When the flag run_tensorboard_locally is set to True , for example
estimator.fit(inputs, run_tensorboard_locally=True), where estimator = TensorFlow(..) ,
Tensorboard only displays the graph and projector but not any scalars or images.
If one run is terminated and a new one is started by running again:
estimator.fit(inputs, run_tensorboard_locally=True)
then the scalars and images of the previous run are displayed on Tensorboard but they are not updated as training continues.
It seems like it, when training is restarted, Tensorboard loads the previously saved logs from the /tmp/<temp_folder>/, which was created by tempfile.mkdtemp(), but the new logs are then saved to a newly created folder.
Any way to get Tensorboard working properly?
Would it make sense to add the ability to define logdir for Tensorboard when calling TensorFlow?
Hi @vassiasim,
I am investigating your issue. Would you mind sharing the OS platform and a code block allowing me to reprove the issue in the same way that you did?
Thanks for using SageMaker!
Hi @mvsusp ,
Thank you for having a look!!
The example provided here gives me the exact same behaviour: https://github.com/awslabs/amazon-sagemaker-examples/blob/master/sagemaker-python-sdk/tensorflow_resnet_cifar10_with_tensorboard/tensorflow_resnet_cifar10_with_tensorboard.ipynb
I am using aws, so Ubuntu 16.4.
Thanks @vassiasim. I will reproduce the issue and come back with further information.
Hello @vassiasim,
I created a SageMaker workspace and executed the resnet cifar 10 jupyter notebook. The behavior when estimator.fit(inputs, run_tensorboard_locally=True) is called is almost exactly as you described. The only difference is that the scalars are being displayed in the end of the training job and quickly after TensorBoard is deactivated.
The second call of estimator.fit(inputs, run_tensorboard_locally=True) will create a second training job but it will use the same checkpoints from the previous execution. That is an useful feature and can be avoided creating a new TensorFlow estimator instead of using the previous one. When the second call of estimator.fit(inputs, run_tensorboard_locally=True) starts, TensorBoard will pick the state from the previous run, which is why you see the scalars there.
TensorBoard scalars are created after each evaluation. The notebook example that you used only evaluates once in the end of the training, which explains the current behavior.
I will change the example defined in tensorflow_resnet_cifar10_with_tensorboard.ipynb as follow:
from sagemaker.tensorflow import TensorFlow
source_dir = os.path.join(os.getcwd(), 'source_dir')
estimator = TensorFlow(entry_point='resnet_cifar_10.py',
source_dir=source_dir,
role=role,
hyperparameters={ 'min_eval_frequency': 10},
training_steps=1000, evaluation_steps=100,
train_instance_count=2, train_instance_type='ml.c4.xlarge',
base_job_name='tensorboard-example')
estimator.fit(inputs, run_tensorboard_locally=True)
That will change the training job behavior to evaluate the training job more often, allowing you see the scalars in the example. That will make the training job slower as well, given that more checkpoints will be saved to the S3 bucket.
Please, change you notebook with code block above.

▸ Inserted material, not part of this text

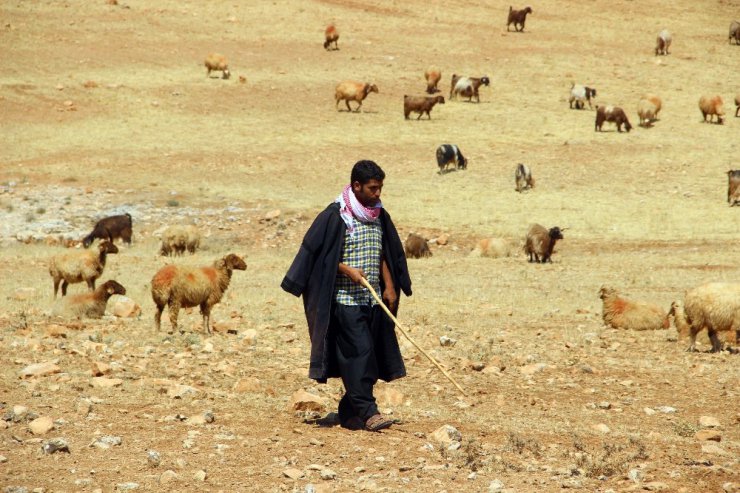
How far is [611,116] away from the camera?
95.5ft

For more information on how TensorFlow training process works: https://github.com/tensorflow/tensorflow/blob/master/tensorflow/docs_src/get_started/estimator.md#fit-the-dnnclassifier-to-the-iris-training-data-fit-dnnclassifier
For more information on the available hyperparameters for TensorFlow sagemaker python sdk: https://github.com/aws/sagemaker-python-sdk#optional-hyperparameters
PR with the code changes: https://github.com/awslabs/amazon-sagemaker-examples/pull/154
Hi @mvsusp,
Thank you for the reply and PR!
That makes sense. I tried it and get the scalars and images displayed, but only when the job is complete even though evaluation is run few times before that.
Any thoughts?
Thanks a lot.
Hi @vassiasim,
You can increase the number of training steps to have a longer training and more scalars and images displayed as well. Try training_steps=10000.
Hi @mvsusp ,
Thank you for your reply. Yes agree, doing that will result to longer training, but i still don't understand why I don't get more points on the graph.

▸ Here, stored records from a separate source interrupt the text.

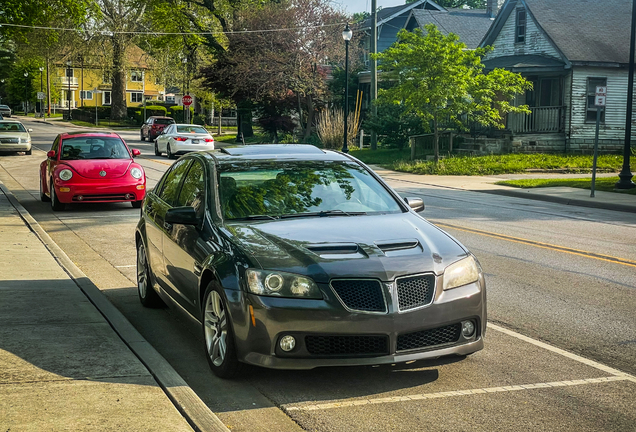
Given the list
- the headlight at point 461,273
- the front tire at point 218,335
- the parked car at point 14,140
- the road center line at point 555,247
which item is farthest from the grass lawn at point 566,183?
the parked car at point 14,140

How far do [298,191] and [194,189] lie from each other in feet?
3.04

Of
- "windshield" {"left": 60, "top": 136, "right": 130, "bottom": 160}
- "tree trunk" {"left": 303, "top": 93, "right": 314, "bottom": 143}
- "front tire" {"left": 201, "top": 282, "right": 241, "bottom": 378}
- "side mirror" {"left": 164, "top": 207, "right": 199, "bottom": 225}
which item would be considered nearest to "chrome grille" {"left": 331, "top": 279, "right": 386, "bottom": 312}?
"front tire" {"left": 201, "top": 282, "right": 241, "bottom": 378}

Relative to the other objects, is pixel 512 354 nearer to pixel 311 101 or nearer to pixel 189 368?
pixel 189 368

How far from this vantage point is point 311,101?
45.6 meters

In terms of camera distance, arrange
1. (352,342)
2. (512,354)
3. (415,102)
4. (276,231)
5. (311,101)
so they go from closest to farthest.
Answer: (352,342) < (276,231) < (512,354) < (415,102) < (311,101)

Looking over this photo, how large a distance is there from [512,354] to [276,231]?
208cm

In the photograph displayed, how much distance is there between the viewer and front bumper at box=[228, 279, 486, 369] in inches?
199

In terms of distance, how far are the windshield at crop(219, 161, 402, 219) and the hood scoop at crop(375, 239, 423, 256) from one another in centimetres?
88

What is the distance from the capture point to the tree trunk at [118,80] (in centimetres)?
6544

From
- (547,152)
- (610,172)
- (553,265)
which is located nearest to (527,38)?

Based on your previous answer, adding min_eval_frequency runs the evaluation more often and not every 1000 steps that is the default, so I would expect a point on Tensorboard every time the evaluation is run. Just trying to understand when Tensorboard updates the displayed values for training and for evaluation.
Using the notebook with training_steps=10000 and hyperparameters={ 'min_eval_frequency': 10} , I get points for training up to 600 and one point for evaluation at 1 after passing step=1000. However, I would expect the Tensorboard to get updated, after passing step=2000, but it doesn't. It only got updated at some random point after step=3000 but again only for training (still just getting one point for evaluation at 1). It doesn't update again until the end of the training at 10000 steps.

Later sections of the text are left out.